Archive for August 11th, 2011

The Politics Of Rioting: Labour’s Challenge

Thursday, August 11th, 2011

Cameron has earned himself some points. Neither May nor Clegg appeared to have a clue, until the Prime Minister arrived back from holiday. Then the tide began to turn. His leadership, which has been tainted by u-turns and poor judgement over Coulson and Libya, is now shown in a much bolder and decisive light. We must see if he can build on his new advantage.

The Tory party feels comfortable demanding tough action on crime and looting and will be little troubled by the deeper meaning of what is going on among young people in the cities. It may demand of Osborne that he stumps up more cash for the police and he may well have to. Broadly however the Tory party is in a comfortable place in troubled times.

For Milliband and Labour things are less straightforward. Milliband did very well out of Murdoch. Those sort of dramas are full of emotional outrage and he used the gushing flow to advantage. But Murdoch is now history. Nobody cares much anymore. The riots, on the other hand, are difficult for Labour as mostly they occur in its constituencies. Their MPs have been assiduous in their condemnations and comfort and have done much to rally the non rioting majority to stand up and be counted and be seen to be counted. I suspect that this has done at least as much as the enhanced police presence to restore order.

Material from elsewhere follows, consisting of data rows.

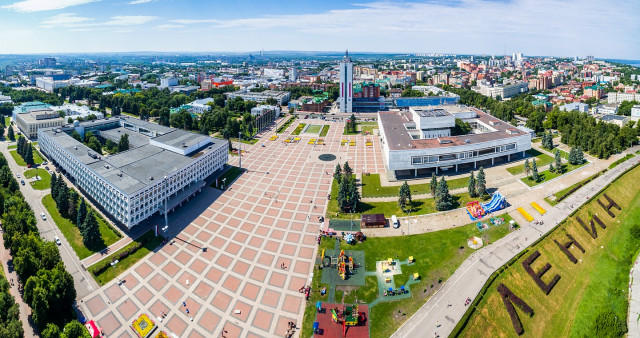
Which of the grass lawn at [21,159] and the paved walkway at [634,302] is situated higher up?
the grass lawn at [21,159]

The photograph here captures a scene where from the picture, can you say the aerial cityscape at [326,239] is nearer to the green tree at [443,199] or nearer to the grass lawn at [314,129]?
the green tree at [443,199]

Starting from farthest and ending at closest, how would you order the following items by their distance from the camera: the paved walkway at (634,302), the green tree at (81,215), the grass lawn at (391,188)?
the grass lawn at (391,188)
the green tree at (81,215)
the paved walkway at (634,302)

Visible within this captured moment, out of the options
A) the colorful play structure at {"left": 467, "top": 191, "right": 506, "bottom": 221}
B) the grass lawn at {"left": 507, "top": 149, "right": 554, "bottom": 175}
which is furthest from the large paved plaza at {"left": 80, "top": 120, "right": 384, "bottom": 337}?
the grass lawn at {"left": 507, "top": 149, "right": 554, "bottom": 175}

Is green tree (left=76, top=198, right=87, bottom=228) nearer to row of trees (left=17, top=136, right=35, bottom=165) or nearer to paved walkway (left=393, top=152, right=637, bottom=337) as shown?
row of trees (left=17, top=136, right=35, bottom=165)

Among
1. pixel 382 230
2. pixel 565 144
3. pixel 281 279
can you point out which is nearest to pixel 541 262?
pixel 382 230

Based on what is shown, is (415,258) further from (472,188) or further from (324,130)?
(324,130)

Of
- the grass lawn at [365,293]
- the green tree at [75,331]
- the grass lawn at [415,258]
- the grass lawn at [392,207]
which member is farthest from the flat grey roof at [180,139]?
the grass lawn at [365,293]
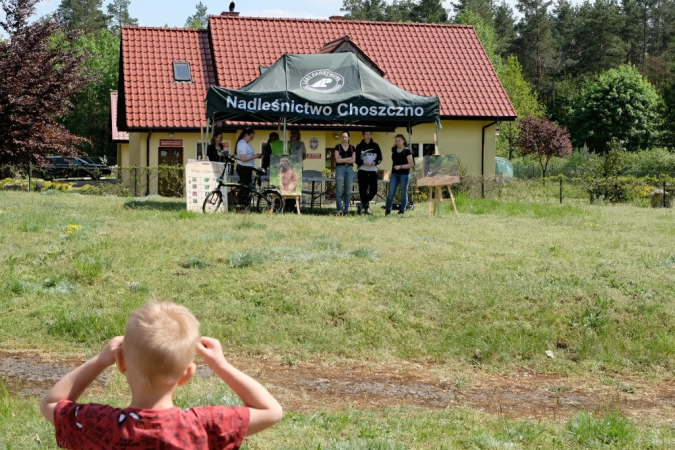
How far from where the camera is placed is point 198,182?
17.8m

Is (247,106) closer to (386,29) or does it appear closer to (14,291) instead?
(14,291)

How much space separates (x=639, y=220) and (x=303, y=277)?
10.0m

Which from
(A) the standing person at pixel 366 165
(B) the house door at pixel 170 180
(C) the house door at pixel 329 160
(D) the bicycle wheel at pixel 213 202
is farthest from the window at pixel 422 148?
(D) the bicycle wheel at pixel 213 202

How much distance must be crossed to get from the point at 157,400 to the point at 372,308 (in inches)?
280

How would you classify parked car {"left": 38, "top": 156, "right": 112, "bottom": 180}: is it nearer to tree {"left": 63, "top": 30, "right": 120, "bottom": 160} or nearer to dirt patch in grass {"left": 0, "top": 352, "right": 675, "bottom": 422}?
tree {"left": 63, "top": 30, "right": 120, "bottom": 160}

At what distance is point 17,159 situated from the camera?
91.7ft

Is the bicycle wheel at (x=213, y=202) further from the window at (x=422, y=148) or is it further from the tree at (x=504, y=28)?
the tree at (x=504, y=28)

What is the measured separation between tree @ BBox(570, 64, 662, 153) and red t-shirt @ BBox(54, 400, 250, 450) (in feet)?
210

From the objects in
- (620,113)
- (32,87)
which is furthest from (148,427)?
(620,113)

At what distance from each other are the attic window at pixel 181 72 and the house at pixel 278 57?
0.04 meters

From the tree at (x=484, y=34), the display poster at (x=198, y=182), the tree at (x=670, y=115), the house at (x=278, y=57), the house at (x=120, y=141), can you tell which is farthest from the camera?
the tree at (x=484, y=34)

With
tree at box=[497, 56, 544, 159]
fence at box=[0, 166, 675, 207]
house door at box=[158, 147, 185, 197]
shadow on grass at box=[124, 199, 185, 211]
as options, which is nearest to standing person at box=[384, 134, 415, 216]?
shadow on grass at box=[124, 199, 185, 211]

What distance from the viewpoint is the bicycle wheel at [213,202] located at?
56.8 ft

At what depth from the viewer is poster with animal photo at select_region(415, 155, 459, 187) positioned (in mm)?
18891
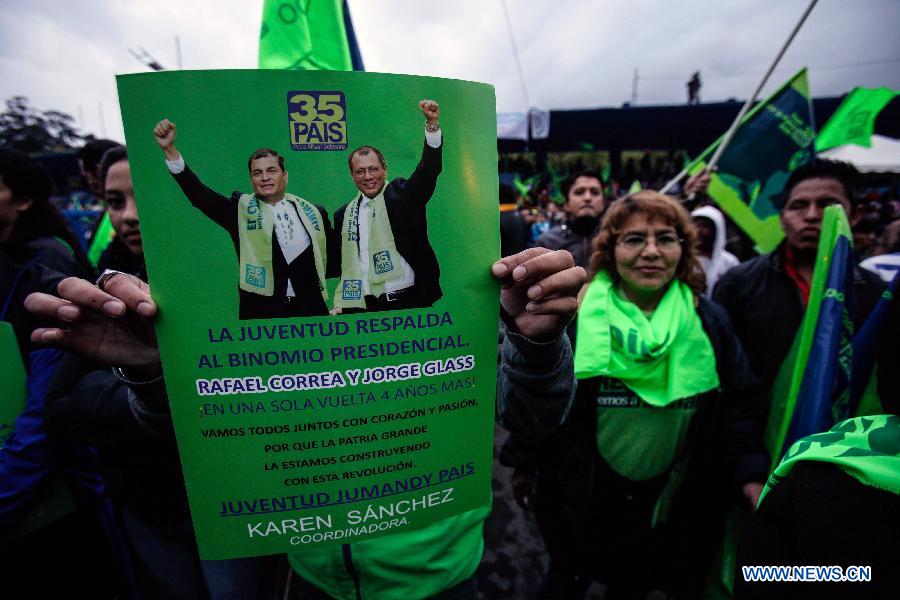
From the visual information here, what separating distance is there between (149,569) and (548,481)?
1360mm

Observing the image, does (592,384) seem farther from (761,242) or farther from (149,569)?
(761,242)

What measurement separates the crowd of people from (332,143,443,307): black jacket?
4.4 inches

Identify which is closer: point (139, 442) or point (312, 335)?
point (312, 335)

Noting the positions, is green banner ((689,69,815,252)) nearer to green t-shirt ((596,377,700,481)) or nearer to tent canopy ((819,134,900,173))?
green t-shirt ((596,377,700,481))

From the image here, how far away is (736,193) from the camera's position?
9.73 ft

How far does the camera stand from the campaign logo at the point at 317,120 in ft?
1.90

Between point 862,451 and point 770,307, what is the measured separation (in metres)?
1.43

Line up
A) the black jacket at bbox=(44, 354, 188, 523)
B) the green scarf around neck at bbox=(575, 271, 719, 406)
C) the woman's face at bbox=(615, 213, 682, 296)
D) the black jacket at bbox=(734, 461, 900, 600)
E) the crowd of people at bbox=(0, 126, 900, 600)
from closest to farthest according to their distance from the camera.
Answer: the black jacket at bbox=(734, 461, 900, 600) → the crowd of people at bbox=(0, 126, 900, 600) → the black jacket at bbox=(44, 354, 188, 523) → the green scarf around neck at bbox=(575, 271, 719, 406) → the woman's face at bbox=(615, 213, 682, 296)

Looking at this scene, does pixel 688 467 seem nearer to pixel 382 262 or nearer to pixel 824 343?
pixel 824 343

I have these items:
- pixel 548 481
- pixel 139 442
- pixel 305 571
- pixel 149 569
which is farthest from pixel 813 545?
pixel 149 569

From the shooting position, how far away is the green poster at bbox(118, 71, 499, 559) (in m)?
0.58

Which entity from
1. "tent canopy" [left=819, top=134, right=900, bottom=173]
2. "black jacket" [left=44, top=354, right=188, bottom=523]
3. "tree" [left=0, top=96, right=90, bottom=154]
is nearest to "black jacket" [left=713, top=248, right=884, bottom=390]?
"black jacket" [left=44, top=354, right=188, bottom=523]

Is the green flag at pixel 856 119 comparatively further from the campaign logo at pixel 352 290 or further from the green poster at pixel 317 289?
the campaign logo at pixel 352 290

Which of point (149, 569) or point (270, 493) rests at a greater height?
point (270, 493)
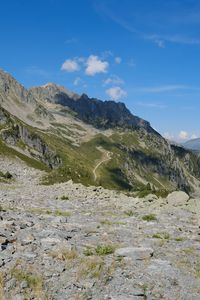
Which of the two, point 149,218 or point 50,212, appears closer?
point 149,218

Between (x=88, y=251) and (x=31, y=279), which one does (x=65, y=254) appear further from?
(x=31, y=279)

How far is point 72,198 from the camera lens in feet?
128

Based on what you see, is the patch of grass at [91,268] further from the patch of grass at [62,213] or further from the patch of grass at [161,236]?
the patch of grass at [62,213]

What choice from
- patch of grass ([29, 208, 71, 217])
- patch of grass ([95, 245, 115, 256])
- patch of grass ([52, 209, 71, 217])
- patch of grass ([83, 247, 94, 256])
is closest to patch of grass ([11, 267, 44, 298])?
patch of grass ([83, 247, 94, 256])

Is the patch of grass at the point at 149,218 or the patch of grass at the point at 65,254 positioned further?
the patch of grass at the point at 149,218

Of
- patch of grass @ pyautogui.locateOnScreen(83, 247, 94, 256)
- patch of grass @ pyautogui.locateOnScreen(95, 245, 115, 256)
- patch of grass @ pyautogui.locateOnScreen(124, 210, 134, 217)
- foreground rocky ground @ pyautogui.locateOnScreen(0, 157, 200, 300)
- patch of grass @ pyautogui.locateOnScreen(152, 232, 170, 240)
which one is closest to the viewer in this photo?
foreground rocky ground @ pyautogui.locateOnScreen(0, 157, 200, 300)

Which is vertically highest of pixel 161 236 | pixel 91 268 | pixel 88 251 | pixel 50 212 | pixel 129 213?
pixel 129 213

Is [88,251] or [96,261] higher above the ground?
[88,251]

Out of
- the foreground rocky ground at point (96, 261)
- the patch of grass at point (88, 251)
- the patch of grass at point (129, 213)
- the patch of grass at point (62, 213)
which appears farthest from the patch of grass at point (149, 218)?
the patch of grass at point (88, 251)

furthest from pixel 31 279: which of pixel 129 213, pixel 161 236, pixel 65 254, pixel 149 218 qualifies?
pixel 129 213

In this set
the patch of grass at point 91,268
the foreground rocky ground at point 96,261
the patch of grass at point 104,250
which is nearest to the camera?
the foreground rocky ground at point 96,261

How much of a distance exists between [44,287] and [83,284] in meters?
1.25

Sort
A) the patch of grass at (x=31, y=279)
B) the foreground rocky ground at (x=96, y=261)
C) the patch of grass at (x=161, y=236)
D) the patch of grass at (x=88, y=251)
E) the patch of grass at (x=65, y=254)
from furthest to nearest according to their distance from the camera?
1. the patch of grass at (x=161, y=236)
2. the patch of grass at (x=88, y=251)
3. the patch of grass at (x=65, y=254)
4. the foreground rocky ground at (x=96, y=261)
5. the patch of grass at (x=31, y=279)

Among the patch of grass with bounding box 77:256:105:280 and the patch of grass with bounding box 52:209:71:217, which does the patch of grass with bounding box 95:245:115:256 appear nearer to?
the patch of grass with bounding box 77:256:105:280
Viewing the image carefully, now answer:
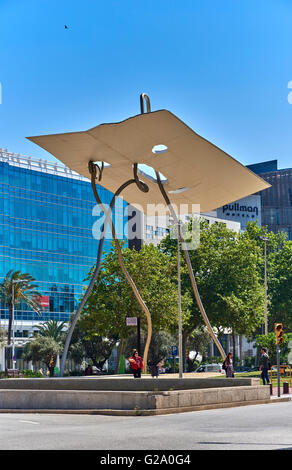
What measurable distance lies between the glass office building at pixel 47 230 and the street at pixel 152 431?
6468 cm

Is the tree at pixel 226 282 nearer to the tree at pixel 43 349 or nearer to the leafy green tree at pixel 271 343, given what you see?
the leafy green tree at pixel 271 343

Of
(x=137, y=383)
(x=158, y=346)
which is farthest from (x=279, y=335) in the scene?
(x=158, y=346)

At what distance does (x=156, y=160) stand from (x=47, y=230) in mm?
62897

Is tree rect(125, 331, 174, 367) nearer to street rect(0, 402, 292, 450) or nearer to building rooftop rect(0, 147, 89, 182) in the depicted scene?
building rooftop rect(0, 147, 89, 182)

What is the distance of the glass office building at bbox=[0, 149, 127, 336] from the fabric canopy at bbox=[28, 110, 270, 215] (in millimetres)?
53426

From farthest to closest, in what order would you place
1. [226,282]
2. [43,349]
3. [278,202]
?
[278,202] → [43,349] → [226,282]

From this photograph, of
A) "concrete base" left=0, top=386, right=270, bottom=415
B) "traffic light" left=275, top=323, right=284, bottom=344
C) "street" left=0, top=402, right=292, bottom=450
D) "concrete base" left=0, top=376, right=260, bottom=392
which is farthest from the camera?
"traffic light" left=275, top=323, right=284, bottom=344

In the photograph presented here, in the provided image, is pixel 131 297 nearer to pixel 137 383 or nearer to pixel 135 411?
pixel 137 383

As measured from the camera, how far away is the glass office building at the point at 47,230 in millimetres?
82375

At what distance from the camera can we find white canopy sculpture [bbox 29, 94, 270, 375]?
23.6 meters

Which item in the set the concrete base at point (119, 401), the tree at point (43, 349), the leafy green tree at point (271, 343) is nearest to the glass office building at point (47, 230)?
the tree at point (43, 349)

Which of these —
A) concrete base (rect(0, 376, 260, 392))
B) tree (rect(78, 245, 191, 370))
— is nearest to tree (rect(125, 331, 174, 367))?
tree (rect(78, 245, 191, 370))

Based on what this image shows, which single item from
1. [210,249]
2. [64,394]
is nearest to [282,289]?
[210,249]

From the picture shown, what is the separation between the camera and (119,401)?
58.5 ft
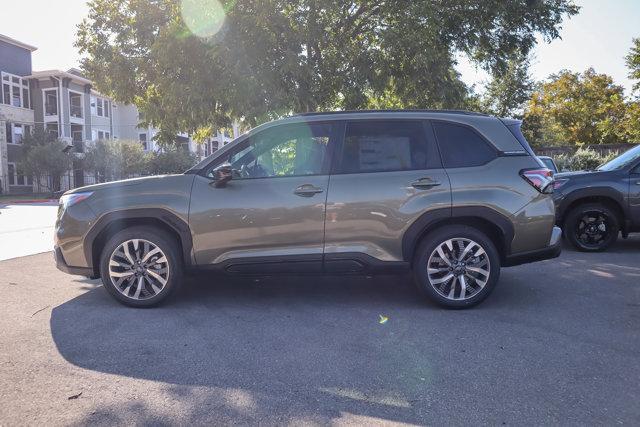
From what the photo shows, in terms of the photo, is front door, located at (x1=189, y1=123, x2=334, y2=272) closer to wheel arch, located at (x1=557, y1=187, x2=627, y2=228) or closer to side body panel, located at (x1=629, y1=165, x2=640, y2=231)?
wheel arch, located at (x1=557, y1=187, x2=627, y2=228)

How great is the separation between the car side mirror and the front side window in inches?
5.1

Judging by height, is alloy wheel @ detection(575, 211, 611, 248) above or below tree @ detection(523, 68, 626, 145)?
below

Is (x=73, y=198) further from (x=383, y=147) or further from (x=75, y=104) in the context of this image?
(x=75, y=104)

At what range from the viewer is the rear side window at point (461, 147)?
5.09 meters

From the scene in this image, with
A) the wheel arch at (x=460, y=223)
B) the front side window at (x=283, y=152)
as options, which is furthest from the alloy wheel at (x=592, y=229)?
the front side window at (x=283, y=152)

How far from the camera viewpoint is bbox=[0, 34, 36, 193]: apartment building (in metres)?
39.9

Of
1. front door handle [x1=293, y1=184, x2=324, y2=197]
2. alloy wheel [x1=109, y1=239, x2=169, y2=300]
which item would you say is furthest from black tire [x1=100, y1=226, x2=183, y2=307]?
front door handle [x1=293, y1=184, x2=324, y2=197]

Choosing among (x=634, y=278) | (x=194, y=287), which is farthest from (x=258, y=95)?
(x=634, y=278)

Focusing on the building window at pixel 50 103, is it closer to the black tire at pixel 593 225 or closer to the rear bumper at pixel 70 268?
the rear bumper at pixel 70 268

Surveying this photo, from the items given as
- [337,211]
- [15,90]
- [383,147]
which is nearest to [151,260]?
[337,211]

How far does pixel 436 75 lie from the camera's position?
39.6ft

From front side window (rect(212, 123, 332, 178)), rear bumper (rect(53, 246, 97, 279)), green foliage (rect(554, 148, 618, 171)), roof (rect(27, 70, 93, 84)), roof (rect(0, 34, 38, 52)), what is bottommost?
rear bumper (rect(53, 246, 97, 279))

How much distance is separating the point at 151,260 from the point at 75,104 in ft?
155

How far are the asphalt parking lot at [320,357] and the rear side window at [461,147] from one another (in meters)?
1.50
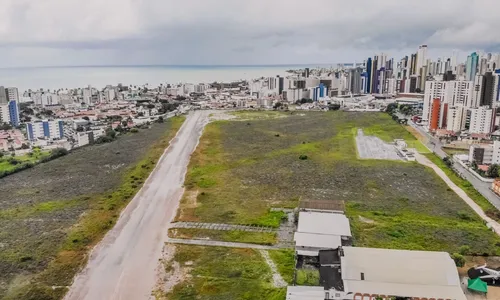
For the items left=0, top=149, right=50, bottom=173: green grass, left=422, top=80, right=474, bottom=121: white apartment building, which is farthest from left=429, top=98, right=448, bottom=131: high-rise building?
left=0, top=149, right=50, bottom=173: green grass

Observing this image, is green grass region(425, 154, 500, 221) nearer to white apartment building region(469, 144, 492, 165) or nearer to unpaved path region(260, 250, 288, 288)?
white apartment building region(469, 144, 492, 165)

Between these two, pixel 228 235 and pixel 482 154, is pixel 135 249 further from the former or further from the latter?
pixel 482 154

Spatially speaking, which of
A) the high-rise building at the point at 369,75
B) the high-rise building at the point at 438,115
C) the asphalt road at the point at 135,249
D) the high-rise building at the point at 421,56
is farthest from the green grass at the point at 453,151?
the high-rise building at the point at 369,75

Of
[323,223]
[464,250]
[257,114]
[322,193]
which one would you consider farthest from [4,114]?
[464,250]

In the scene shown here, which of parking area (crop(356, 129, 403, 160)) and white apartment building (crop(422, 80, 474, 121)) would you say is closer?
parking area (crop(356, 129, 403, 160))

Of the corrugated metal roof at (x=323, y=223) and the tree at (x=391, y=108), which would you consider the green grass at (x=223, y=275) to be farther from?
the tree at (x=391, y=108)
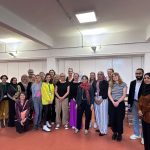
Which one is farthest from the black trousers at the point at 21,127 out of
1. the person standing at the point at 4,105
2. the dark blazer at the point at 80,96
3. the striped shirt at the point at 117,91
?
the striped shirt at the point at 117,91

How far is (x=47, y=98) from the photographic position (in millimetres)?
4602

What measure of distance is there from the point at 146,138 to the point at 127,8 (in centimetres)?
302

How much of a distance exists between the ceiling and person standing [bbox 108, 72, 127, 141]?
1.70m

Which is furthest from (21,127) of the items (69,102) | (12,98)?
(69,102)

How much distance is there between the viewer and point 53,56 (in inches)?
292

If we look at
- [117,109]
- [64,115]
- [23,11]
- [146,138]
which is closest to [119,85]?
[117,109]

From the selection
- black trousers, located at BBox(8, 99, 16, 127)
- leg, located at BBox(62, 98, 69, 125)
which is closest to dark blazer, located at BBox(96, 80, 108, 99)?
leg, located at BBox(62, 98, 69, 125)

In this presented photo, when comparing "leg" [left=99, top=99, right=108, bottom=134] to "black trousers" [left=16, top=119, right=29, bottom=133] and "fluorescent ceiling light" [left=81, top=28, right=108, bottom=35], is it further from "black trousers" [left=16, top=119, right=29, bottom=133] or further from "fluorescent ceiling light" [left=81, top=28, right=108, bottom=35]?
"fluorescent ceiling light" [left=81, top=28, right=108, bottom=35]

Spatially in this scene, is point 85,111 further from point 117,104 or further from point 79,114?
point 117,104

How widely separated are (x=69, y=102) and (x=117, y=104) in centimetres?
146

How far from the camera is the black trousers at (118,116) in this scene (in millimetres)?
3703

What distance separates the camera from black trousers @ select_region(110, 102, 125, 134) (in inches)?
146

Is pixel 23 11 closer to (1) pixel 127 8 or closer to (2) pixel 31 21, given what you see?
(2) pixel 31 21

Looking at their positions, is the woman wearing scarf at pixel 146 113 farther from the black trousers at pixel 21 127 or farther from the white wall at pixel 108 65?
the white wall at pixel 108 65
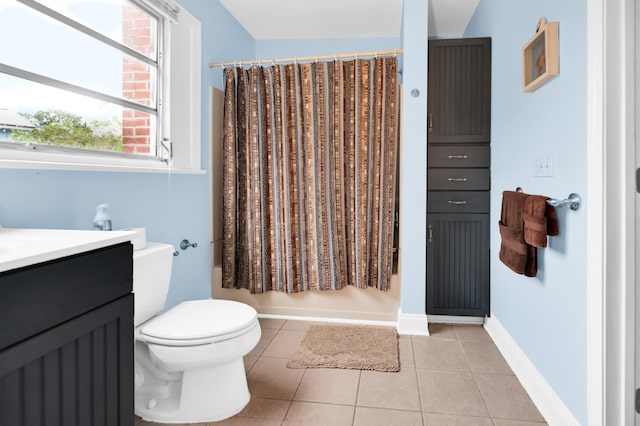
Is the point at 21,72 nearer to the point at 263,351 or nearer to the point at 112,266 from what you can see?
the point at 112,266

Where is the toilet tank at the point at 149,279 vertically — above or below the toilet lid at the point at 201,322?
above

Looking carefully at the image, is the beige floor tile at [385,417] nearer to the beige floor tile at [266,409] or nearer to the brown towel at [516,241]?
the beige floor tile at [266,409]

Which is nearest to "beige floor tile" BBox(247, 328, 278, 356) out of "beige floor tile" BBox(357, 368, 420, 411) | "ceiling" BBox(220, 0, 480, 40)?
"beige floor tile" BBox(357, 368, 420, 411)

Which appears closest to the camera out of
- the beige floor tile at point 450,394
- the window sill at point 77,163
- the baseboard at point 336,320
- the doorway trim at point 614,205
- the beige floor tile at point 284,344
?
the doorway trim at point 614,205

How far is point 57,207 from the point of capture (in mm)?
1636

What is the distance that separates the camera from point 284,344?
252 centimetres

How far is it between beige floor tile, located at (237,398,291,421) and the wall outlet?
1559 mm

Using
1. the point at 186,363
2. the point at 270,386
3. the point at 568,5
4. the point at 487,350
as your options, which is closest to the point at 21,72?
the point at 186,363

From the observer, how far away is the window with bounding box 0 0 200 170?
→ 1.52 m

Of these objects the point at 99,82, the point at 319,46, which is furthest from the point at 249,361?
the point at 319,46

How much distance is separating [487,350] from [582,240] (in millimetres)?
1210

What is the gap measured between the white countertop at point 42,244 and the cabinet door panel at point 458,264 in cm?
212

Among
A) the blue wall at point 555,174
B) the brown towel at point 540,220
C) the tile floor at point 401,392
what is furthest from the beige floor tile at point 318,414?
the brown towel at point 540,220

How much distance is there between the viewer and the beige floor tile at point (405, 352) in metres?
2.26
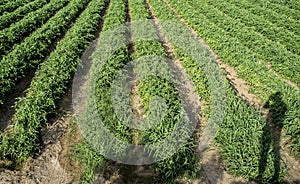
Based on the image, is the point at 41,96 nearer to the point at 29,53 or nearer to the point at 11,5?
the point at 29,53

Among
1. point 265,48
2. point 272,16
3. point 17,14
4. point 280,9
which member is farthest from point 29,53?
point 280,9

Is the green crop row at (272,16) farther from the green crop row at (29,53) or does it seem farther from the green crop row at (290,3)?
the green crop row at (29,53)

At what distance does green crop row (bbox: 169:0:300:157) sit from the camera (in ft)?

Nevertheless the gap between Labour and its heartland is exposed. For far too long Labour under Blair and Brown has been too preoccupied with middle England, fawning the rich and pursuing, when in power, policies which favoured the City rather than the neighbourhood. Labour once spoke for the working class and rallied against exploitation and deprivation. The bright new housing estates of the fifties and sixties are now violent ghettos of the dispossessed where crime is the only economy, drugs the only product, violence the only order and lack of useful educational attainment the only birthright of those caught in this web of hopelessness.

Labour must get back to its vocation. It must once again speak for the underclass and develop socially fair polices to restore prosperity to neighbourhoods, not by doling out handfuls of benefits, but by finding means of restoring industrial and commercial activity to put life back into these under-lands. It must develop coherent polices for affordable energy, affordable housing and affordable finance. It must develop fair taxes and a sound economic policy. It must turn its back on the crackpot combination of high spend and low tax. It must turn away from its penchant for supposing that all can be dealt with by a new quango or task force.

Above all it must tackle head on the simple fact that the post Thatcher economic model is utterly shot through and spending your way out of trouble on borrowed money is to drive into ever deeper trouble. It must return to its old doctrine which said that you must take from the rich and give to the poor. The time is passed for the professions to milk the rest. There has to be not just an economic re-balancing. There has to be a social re-balancing as well.

To get a mandate for all that will be tough and well beyond the power of spin. It will demand the radicalism of Attlee or Thatcher. But if Labour will re-engage with the needy and once again become the champion of the honest, the good and the hard working majority in the country, it will find itself, once again, in a position of power to effect real change for the good, rather than suffer the utter futility of the outcome of its last spell of thirteen years in power.